> [ESERCIZIO] Ricopia parola per parola la parte del brano sulle statue sovietiche di Vilnius che inizia con "Martedì le autorità" e termina con "l’invasione russa dell’Ucraina.".

Martedì le autorità lituane hanno iniziato a smantellare sei gigantesche statue di epoca sovietica nel cimitero militare della capitale Vilnius, in linea con le politiche adottate da altri Paesi contro tali tributi, come rappresaglia per l’invasione russa dell’Ucraina.
«Lo faremo con rispetto. Naturalmente le tombe non saranno distrutte», ha dichiarato il sindaco di Vilnius Remigijus Simasius, riferendosi ai 3.000 soldati dell’Armata Rossa morti nella Seconda Guerra Mondiale e i cui resti si trovano nel cimitero militare di Antakalnis.
«Ci sbarazzeremo di questo simbolo sovietico», ha dichiarato Simasius, descrivendo il momento come «un giorno felice» per la storia della capitale lituana. La decisione delle autorità locali va contro il parere del Comitato per i diritti umani delle Nazioni Unite, che ha temporaneamente bloccato il progetto.
Tuttavia, Simasius sostiene che il comitato delle Nazioni Unite è stato ingannato, poiché in nessun momento i resti dei defunti saranno profanati. «Non ho dubbi che questa sia l’unica decisione corretta», ha dichiarato.

> [DATI FORNITI]

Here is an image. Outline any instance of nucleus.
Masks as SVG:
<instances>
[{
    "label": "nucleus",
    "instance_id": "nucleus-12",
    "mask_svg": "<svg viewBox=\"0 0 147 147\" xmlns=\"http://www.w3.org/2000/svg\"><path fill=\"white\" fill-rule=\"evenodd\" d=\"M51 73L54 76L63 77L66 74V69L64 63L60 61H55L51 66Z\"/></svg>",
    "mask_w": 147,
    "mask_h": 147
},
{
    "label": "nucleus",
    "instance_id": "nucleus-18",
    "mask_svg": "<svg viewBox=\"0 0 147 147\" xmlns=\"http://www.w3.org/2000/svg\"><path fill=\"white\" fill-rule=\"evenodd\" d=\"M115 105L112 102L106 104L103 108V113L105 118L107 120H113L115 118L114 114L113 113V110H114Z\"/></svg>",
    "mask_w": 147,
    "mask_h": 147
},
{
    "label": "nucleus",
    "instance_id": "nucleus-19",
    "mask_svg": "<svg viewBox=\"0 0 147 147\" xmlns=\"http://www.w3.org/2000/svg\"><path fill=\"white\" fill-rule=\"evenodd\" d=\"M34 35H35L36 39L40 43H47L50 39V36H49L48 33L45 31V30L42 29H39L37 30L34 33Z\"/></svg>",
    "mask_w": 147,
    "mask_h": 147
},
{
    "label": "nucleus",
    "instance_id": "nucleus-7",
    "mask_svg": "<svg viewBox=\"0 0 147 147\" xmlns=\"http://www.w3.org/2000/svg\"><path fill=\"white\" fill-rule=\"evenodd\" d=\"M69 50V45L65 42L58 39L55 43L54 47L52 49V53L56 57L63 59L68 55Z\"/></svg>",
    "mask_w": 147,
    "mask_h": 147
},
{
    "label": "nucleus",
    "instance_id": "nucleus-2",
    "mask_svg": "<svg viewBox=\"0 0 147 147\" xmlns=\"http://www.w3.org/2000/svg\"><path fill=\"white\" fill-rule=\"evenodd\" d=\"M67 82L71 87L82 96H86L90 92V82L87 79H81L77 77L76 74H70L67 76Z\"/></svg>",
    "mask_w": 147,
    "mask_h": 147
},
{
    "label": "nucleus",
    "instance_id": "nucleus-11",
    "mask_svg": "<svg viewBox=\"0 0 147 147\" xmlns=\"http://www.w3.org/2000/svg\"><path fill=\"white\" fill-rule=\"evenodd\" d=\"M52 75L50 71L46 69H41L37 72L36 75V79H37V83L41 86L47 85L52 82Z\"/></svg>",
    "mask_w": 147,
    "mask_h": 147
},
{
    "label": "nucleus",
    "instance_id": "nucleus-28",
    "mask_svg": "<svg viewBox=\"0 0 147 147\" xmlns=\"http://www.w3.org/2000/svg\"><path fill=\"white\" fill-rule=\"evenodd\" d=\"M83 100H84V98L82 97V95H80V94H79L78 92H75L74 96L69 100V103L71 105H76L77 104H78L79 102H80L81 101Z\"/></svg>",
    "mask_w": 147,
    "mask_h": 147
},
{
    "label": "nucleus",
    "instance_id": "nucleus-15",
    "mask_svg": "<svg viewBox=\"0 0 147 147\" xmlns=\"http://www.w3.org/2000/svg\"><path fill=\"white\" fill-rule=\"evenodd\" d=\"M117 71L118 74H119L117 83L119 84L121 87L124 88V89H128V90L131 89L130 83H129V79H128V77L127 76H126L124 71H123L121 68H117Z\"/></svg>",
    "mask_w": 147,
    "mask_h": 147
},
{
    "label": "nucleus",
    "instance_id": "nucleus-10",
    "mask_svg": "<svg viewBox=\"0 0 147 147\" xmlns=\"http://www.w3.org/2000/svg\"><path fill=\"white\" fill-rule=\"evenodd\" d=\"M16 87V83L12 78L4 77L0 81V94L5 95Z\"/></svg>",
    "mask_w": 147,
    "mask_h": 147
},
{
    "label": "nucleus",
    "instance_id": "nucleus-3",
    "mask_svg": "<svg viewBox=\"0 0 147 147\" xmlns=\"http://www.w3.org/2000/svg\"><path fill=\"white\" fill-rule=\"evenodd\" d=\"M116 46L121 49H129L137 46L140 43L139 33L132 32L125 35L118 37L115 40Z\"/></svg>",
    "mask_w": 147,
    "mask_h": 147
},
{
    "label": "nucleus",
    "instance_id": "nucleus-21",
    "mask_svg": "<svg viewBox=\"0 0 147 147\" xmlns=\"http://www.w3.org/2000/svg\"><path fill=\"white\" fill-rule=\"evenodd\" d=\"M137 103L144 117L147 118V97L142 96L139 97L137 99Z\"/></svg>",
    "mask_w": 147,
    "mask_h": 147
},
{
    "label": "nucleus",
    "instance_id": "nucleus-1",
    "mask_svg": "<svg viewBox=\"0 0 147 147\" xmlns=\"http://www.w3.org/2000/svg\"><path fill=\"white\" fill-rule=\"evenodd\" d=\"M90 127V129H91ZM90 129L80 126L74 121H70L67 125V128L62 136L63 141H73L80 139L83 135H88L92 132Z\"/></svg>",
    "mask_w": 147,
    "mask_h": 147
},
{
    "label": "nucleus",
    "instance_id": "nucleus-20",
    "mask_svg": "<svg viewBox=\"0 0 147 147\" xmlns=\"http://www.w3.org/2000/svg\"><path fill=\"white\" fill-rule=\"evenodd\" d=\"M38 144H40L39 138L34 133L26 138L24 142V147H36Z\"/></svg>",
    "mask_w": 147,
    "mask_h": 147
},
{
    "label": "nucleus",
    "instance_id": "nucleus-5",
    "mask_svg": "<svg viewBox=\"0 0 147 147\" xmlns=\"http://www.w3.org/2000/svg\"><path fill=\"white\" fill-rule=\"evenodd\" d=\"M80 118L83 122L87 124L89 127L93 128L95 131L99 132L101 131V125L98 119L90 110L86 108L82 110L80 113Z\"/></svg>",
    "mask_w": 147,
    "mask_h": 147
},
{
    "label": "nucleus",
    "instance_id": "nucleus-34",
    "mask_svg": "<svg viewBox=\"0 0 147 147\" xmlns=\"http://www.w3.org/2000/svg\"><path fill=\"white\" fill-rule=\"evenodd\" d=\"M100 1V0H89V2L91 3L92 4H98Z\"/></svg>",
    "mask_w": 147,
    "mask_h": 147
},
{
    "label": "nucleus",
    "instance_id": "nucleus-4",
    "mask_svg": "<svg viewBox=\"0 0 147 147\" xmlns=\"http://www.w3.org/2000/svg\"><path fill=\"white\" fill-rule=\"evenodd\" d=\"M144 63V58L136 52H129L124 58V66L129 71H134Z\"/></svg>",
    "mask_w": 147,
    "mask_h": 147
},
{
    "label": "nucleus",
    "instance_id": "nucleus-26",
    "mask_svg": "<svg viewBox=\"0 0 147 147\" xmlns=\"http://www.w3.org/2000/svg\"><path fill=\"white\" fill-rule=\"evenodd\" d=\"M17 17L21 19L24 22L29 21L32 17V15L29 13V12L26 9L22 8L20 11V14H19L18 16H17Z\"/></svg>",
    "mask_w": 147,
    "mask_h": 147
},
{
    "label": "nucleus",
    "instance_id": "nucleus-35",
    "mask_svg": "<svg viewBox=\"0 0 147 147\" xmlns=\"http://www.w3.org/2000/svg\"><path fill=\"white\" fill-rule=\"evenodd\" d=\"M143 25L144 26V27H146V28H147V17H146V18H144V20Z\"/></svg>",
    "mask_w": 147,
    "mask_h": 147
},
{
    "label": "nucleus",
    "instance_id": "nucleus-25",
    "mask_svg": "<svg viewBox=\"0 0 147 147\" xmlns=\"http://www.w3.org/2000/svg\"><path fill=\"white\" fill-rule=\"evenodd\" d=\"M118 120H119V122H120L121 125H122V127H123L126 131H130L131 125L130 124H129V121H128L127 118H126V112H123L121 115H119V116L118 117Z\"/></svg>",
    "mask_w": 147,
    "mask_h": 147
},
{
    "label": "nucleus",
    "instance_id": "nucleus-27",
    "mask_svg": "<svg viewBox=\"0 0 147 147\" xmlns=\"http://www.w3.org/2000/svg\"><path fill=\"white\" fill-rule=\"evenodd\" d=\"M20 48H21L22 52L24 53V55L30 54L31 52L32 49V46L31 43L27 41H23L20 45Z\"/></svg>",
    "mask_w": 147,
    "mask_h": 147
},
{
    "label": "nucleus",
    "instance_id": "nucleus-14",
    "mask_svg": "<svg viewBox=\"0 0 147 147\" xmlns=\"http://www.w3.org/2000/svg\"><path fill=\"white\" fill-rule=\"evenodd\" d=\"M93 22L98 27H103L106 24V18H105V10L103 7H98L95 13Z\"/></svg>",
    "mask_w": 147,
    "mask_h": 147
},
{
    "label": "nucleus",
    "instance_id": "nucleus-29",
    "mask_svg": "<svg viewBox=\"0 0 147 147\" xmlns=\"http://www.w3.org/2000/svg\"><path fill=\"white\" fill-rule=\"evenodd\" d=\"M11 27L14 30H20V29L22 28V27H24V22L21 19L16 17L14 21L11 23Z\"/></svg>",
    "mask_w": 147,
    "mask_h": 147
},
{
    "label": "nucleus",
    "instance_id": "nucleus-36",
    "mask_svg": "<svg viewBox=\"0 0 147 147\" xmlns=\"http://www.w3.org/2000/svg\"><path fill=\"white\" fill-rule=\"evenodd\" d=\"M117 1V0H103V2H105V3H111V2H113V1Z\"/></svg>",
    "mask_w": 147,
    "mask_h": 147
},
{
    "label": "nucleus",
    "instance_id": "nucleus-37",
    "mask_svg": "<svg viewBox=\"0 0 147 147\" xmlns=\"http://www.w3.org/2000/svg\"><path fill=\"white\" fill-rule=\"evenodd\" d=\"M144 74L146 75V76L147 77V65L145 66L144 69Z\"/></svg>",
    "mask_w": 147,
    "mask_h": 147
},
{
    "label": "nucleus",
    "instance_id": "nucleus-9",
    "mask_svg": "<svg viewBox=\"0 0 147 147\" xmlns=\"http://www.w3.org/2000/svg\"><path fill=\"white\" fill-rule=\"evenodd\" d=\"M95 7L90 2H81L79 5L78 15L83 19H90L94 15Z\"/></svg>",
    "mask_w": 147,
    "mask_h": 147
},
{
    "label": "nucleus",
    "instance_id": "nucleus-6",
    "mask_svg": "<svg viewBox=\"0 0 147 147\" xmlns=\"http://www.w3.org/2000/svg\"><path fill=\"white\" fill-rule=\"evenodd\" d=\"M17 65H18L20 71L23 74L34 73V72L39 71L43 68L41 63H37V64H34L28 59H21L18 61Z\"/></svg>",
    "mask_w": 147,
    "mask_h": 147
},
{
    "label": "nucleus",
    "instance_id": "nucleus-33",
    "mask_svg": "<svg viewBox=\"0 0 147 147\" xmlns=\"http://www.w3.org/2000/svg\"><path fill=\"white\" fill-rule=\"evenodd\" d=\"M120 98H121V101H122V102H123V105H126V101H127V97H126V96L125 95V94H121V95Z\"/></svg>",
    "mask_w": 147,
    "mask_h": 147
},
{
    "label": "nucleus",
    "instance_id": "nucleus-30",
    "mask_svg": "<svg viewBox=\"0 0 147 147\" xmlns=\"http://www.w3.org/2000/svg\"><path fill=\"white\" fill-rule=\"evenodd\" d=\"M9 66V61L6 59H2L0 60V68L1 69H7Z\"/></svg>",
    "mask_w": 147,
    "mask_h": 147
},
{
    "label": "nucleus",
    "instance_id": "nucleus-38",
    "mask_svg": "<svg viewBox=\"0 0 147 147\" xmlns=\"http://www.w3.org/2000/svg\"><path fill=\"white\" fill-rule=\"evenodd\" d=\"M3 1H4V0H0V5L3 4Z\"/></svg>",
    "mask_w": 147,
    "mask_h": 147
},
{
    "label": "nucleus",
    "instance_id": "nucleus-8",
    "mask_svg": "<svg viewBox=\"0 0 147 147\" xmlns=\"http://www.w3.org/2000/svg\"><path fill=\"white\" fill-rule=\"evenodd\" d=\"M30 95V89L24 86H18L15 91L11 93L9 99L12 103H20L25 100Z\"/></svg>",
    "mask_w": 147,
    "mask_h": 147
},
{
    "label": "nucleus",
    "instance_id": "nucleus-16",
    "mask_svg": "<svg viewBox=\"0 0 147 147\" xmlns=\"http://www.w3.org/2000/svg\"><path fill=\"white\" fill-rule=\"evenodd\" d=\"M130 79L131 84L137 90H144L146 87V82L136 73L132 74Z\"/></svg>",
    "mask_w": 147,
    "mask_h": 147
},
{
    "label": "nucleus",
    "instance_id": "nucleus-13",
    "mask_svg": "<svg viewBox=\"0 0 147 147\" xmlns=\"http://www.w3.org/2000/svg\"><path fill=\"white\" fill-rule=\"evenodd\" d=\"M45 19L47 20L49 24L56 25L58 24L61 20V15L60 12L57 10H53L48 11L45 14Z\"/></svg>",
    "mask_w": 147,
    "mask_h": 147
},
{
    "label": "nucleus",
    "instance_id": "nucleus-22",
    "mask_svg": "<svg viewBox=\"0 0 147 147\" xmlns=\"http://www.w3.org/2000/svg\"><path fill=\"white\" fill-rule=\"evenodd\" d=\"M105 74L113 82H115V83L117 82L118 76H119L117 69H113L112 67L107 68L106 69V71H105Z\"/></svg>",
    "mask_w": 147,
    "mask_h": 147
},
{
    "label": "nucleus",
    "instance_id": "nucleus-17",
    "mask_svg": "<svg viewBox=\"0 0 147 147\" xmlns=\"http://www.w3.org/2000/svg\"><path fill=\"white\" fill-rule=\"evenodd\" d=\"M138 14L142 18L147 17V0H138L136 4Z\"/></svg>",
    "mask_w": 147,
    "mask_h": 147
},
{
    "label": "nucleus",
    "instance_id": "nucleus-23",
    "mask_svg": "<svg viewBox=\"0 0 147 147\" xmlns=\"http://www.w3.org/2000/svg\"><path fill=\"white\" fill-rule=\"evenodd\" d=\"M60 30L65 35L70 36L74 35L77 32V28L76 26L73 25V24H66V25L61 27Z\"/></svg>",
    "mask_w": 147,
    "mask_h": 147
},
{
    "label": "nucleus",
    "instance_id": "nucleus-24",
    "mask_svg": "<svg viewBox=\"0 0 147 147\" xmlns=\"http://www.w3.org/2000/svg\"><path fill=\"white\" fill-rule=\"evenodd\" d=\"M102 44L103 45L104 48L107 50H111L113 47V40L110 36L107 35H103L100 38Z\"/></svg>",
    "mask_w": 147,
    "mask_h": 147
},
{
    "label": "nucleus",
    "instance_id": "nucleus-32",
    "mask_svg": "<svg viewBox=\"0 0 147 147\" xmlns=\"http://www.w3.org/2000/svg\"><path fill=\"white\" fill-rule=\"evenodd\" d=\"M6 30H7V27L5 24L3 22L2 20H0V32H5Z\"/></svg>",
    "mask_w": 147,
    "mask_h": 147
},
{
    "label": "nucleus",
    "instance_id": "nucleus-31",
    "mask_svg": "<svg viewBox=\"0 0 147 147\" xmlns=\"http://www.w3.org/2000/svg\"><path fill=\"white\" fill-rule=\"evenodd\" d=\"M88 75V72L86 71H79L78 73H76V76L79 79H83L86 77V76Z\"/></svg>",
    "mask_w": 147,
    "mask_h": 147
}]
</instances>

> [SOLUZIONE]
Martedì le autorità lituane hanno iniziato a smantellare sei gigantesche statue di epoca sovietica nel cimitero militare della capitale Vilnius, in linea con le politiche adottate da altri Paesi contro tali tributi, come rappresaglia per l’invasione russa dell’Ucraina.